◆ **Exercise requirements**
Reproduce the listing below word for word, omitting the picture lines.

____ Records for this task

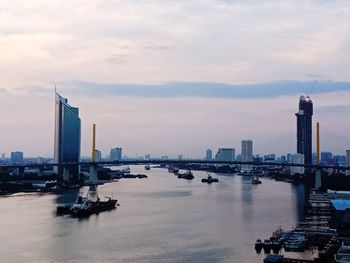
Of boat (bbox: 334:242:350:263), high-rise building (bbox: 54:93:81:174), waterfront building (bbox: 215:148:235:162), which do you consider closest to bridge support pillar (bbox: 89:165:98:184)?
high-rise building (bbox: 54:93:81:174)

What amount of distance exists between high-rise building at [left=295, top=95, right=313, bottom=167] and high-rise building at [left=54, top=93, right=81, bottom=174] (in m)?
11.9

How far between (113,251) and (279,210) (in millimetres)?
4233

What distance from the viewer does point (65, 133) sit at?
2164 centimetres

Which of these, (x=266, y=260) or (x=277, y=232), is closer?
(x=266, y=260)

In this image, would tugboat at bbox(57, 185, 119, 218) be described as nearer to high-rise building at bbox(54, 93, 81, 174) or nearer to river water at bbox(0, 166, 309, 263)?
river water at bbox(0, 166, 309, 263)

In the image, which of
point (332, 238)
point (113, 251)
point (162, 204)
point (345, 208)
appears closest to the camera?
point (113, 251)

________

◆ **Complete response**
Of boat (bbox: 334:242:350:263), high-rise building (bbox: 54:93:81:174), waterfront building (bbox: 215:148:235:162), which do you consider closest to bridge support pillar (bbox: 89:165:98:184)?
high-rise building (bbox: 54:93:81:174)

What amount of distance exists between high-rise building at [left=295, top=95, right=313, bottom=167] and high-rise building at [left=54, top=93, right=81, bottom=174] (in m)?
11.9

How far between (113,251) and (279,210) (in millimetres)?
4233

What distance from the viewer does point (65, 133) sit at?
2164 centimetres

Which of these, (x=266, y=260) or (x=277, y=232), is closer?
(x=266, y=260)

In this image, would tugboat at bbox(57, 185, 119, 218) be described as nearer to high-rise building at bbox(54, 93, 81, 174) or nearer to river water at bbox(0, 166, 309, 263)?
river water at bbox(0, 166, 309, 263)

In the image, which of
point (332, 238)
point (113, 251)
point (162, 204)
point (345, 208)
appears closest to the camera?
point (113, 251)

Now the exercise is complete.